Deputadas do PSD celebram 20 anos da Lei Maria da Penha

Fernanda Pessoa (CE) e Laura Carneiro (RJ) participaram da sessão solene em homenagem à data

O evento contou com a participação de várias deputadas e de representantes de organizações civis, que destacaram o avanço promovido pela legislação.

Edição Scriptum com Redação da Liderança do PSD na Câmara

A celebração dos 20 anos da promulgação da Lei Maria da Penha, completados em 7 de agosto, teve a presença das deputadas do PSD Fernanda Pessoa (CE) e Laura Carneiro (RJ), coordenadora-adjunta da bancada feminina. A sessão solene foi realizada na Câmara na quarta-feira (12).

A principal legislação do País no combate à violência sofrida por mulheres foi criada a partir da luta e da história de Maria da Penha Maia Fernandes, farmacêutica cearense vítima de duas tentativas de feminicídio cometidas pelo então marido.

Para a deputada Fernanda Pessoa, “minha conterrânea Maria da Penha é muito mais do que um nome em uma lei.

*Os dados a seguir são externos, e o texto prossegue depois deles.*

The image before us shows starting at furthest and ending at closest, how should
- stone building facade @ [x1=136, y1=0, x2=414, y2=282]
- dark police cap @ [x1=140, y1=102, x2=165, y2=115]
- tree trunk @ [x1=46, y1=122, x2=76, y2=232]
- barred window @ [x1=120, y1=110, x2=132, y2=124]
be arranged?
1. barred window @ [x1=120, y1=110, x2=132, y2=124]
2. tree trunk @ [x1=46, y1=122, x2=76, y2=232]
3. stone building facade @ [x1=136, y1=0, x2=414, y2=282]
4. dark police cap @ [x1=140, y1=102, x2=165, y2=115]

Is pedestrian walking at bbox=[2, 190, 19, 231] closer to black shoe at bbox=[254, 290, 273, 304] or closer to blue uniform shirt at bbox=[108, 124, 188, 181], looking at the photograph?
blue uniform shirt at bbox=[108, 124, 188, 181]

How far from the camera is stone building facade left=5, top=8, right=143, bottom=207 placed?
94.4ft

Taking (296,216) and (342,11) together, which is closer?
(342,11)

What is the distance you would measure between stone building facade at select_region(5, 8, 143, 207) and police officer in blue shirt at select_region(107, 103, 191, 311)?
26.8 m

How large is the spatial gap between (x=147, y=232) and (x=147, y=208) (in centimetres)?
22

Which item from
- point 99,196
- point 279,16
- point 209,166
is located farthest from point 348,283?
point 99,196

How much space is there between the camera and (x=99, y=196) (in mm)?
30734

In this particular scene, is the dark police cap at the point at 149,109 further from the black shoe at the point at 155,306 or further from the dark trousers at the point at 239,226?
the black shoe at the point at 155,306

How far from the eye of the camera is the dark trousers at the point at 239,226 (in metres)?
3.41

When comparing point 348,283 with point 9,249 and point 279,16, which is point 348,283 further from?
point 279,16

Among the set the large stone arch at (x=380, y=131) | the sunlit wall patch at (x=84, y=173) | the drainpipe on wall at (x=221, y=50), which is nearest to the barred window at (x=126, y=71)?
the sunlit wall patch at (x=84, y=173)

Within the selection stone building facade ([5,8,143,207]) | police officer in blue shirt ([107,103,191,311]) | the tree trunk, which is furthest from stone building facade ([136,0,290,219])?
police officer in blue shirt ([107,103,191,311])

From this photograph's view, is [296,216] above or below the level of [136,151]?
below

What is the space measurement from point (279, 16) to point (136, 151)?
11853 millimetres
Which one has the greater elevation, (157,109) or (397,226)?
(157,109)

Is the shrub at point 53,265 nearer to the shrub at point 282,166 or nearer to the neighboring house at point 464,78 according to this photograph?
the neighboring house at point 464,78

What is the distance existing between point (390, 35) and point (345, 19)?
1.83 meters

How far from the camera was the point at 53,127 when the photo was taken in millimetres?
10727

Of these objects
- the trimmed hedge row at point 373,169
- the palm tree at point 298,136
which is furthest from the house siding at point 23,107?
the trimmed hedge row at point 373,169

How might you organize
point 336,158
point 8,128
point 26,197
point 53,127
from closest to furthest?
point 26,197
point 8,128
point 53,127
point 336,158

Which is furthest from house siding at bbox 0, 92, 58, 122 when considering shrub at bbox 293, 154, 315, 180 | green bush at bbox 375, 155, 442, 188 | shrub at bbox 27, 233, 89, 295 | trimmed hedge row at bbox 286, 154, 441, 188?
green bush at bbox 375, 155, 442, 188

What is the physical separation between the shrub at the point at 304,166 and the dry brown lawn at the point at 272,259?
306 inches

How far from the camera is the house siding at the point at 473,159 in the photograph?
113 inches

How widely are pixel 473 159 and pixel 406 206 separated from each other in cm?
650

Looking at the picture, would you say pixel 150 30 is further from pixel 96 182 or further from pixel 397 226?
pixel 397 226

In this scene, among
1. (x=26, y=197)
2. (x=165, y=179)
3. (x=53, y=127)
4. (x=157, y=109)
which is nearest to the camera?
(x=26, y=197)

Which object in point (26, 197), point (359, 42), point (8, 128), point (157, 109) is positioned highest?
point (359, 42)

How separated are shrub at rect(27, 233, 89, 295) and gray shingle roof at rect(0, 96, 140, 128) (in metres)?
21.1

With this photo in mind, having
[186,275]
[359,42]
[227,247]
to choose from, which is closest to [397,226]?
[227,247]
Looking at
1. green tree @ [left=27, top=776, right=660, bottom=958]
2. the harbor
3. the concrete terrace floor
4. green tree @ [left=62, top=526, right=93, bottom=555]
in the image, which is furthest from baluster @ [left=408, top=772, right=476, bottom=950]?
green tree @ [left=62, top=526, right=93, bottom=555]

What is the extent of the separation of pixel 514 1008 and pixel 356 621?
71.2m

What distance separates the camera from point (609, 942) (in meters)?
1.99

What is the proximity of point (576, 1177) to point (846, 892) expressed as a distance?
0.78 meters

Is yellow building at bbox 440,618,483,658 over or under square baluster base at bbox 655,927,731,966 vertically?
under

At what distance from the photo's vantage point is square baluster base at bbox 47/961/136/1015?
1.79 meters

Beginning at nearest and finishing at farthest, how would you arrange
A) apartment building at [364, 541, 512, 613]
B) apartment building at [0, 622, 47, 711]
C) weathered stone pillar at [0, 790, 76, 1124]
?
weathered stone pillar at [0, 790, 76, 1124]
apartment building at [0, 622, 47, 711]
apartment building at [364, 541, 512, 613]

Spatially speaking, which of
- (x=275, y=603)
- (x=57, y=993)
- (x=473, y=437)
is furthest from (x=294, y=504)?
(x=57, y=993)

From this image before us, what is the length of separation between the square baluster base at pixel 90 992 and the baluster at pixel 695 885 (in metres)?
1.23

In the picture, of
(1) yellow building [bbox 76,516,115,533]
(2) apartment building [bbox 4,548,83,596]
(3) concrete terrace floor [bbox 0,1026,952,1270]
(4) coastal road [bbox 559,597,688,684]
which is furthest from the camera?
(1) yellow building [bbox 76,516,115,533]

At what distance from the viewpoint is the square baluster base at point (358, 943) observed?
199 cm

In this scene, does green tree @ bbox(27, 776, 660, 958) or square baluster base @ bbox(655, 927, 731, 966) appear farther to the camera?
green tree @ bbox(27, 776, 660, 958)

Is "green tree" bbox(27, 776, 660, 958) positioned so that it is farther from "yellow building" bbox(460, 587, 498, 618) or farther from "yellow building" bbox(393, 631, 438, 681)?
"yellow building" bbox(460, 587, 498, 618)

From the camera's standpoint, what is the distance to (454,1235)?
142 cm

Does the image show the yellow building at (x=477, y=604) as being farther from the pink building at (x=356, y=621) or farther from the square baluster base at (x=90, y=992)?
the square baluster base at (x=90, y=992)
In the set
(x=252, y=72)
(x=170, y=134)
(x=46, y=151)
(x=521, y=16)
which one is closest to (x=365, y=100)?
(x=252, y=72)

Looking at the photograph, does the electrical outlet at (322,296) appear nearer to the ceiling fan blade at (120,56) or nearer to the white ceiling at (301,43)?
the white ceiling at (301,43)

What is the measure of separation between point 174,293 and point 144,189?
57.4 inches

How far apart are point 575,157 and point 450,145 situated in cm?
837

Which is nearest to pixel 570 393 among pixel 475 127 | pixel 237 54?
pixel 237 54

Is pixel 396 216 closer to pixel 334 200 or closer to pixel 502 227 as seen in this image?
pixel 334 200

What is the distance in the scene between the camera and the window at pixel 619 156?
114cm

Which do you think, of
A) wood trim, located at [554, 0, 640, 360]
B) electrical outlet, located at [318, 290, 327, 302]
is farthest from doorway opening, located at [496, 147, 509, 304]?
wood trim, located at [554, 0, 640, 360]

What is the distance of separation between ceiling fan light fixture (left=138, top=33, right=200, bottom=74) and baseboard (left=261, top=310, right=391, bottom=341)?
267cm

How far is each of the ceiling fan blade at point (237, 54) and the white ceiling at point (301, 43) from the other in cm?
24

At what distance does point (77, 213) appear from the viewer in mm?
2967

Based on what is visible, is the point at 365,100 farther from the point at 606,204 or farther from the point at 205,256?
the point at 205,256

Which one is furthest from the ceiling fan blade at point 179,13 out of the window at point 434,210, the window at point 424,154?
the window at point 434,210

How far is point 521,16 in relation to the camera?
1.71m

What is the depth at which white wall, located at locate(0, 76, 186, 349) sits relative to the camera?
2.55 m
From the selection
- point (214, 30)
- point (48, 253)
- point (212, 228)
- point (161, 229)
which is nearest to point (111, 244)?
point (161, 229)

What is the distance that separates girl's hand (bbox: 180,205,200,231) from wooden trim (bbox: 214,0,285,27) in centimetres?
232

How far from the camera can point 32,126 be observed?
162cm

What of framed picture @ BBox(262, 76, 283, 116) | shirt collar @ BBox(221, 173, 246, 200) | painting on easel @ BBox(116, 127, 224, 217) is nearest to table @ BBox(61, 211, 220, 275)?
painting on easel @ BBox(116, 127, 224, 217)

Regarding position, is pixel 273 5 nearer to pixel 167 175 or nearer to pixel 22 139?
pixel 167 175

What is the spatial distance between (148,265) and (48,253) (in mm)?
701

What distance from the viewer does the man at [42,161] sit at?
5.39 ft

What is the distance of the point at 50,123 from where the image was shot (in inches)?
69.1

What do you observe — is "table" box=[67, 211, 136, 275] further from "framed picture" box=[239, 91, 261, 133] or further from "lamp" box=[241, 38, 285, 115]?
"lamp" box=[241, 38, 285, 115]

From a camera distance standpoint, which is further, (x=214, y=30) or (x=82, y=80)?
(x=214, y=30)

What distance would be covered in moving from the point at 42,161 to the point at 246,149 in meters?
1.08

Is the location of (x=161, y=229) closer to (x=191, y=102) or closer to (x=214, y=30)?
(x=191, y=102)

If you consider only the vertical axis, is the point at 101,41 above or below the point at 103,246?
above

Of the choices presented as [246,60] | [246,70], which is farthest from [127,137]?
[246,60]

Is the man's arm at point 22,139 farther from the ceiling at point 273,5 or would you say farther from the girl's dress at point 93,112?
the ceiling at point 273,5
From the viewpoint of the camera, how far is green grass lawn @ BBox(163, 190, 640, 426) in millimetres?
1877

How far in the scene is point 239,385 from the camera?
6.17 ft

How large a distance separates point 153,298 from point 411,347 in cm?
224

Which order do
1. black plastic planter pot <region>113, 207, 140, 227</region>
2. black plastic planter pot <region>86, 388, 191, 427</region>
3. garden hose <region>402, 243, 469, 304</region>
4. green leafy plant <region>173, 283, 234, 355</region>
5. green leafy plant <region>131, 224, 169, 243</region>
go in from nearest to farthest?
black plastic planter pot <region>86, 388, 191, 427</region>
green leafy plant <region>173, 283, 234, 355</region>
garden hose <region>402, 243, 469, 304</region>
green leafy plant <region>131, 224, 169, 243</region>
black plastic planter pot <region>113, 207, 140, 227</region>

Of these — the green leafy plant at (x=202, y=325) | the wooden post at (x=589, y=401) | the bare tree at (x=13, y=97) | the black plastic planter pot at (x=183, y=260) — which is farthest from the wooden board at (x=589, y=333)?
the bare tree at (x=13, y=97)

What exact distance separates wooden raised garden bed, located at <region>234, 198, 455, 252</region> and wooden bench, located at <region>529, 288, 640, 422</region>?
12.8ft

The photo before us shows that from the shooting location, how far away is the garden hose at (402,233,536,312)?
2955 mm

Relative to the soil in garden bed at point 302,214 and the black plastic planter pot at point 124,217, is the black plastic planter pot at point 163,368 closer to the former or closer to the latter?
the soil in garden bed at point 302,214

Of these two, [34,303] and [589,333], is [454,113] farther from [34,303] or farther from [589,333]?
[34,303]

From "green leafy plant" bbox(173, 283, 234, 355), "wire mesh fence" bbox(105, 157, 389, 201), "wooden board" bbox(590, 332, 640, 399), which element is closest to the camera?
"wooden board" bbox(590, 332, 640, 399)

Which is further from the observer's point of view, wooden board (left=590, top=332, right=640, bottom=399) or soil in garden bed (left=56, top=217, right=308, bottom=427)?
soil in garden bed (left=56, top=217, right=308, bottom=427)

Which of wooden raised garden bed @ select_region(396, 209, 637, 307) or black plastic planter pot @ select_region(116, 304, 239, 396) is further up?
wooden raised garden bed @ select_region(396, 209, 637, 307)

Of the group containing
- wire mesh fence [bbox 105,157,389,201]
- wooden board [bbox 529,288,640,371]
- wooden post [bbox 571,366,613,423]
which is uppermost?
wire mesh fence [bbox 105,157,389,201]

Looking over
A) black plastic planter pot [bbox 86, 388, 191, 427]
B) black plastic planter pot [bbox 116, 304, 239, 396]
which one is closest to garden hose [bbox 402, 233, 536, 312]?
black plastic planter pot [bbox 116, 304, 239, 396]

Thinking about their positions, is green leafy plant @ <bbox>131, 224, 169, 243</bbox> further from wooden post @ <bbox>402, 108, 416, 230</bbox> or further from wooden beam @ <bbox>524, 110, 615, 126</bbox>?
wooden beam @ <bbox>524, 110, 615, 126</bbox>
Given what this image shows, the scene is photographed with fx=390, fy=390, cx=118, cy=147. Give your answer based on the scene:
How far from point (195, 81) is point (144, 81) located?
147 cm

Ela é um símbolo de resistência de mulheres que todos os dias enfrentam a violência dentro de suas próprias casas”. De acordo com a parlamentar cearense, Maria da Penha “é uma mulher que sobreviveu à violência e ficou paraplégica em consequência das agressões sofridas”, recordou.

Laura Carneiro também afirmou que a Lei Maria da Penha é uma das mais importantes conquistas da democracia e dos direitos humanos no Brasil. “Essa lei nasceu da coragem de uma mulher que se recusou a aceitar o silêncio, mas também nasceu da coragem de milhares de brasileiras que decidiram transformar a sua dor em luta, medo em resistência, indignação em mudança”, disse a deputada fluminense.

Ao lado de outras quatro parlamentares, as pessedistas foram autoras do requerimento para a realização da solenidade. O evento contou com a participação da ministra das Mulheres, Márcia Lopes, de várias deputadas e de representantes de organizações civis, que destacaram o avanço promovido pela legislação e enfatizaram obstáculos a serem vencidos.

Violência

De acordo com Laura Carneiro, os números de agressões registrados contra as mulheres ainda são alarmantes e evidenciam vidas interrompidas, famílias destruídas e filhos que cresceram com a violência.

Segundo a parlamentar, esses índices podem ser reduzidos por meio da aprovação de três projetos de lei:

  • o PL 896/23, que criminaliza a aversão ou ódio às mulheres, conhecido como misoginia;

  • o PL 2373/23, que dispõe sobre a violência obstétrica e ginecológica; e

  • o PL 2812/22, que determina o fim da Lei de Alienação Parental.

Medidas protetivas

Fernanda Pessoa lembrou que, embora os feminicídios tenham caído 27,7% entre 2014 e 2024, a taxa de mortes de mulheres dentro de suas casas sofreu pouca mudança. Por isso, segundo a deputada, é preciso fortalecer as medidas protetivas, garantir assistência psicológica, social e jurídica, e, principalmente, assegurar que nenhuma denúncia seja ignorada.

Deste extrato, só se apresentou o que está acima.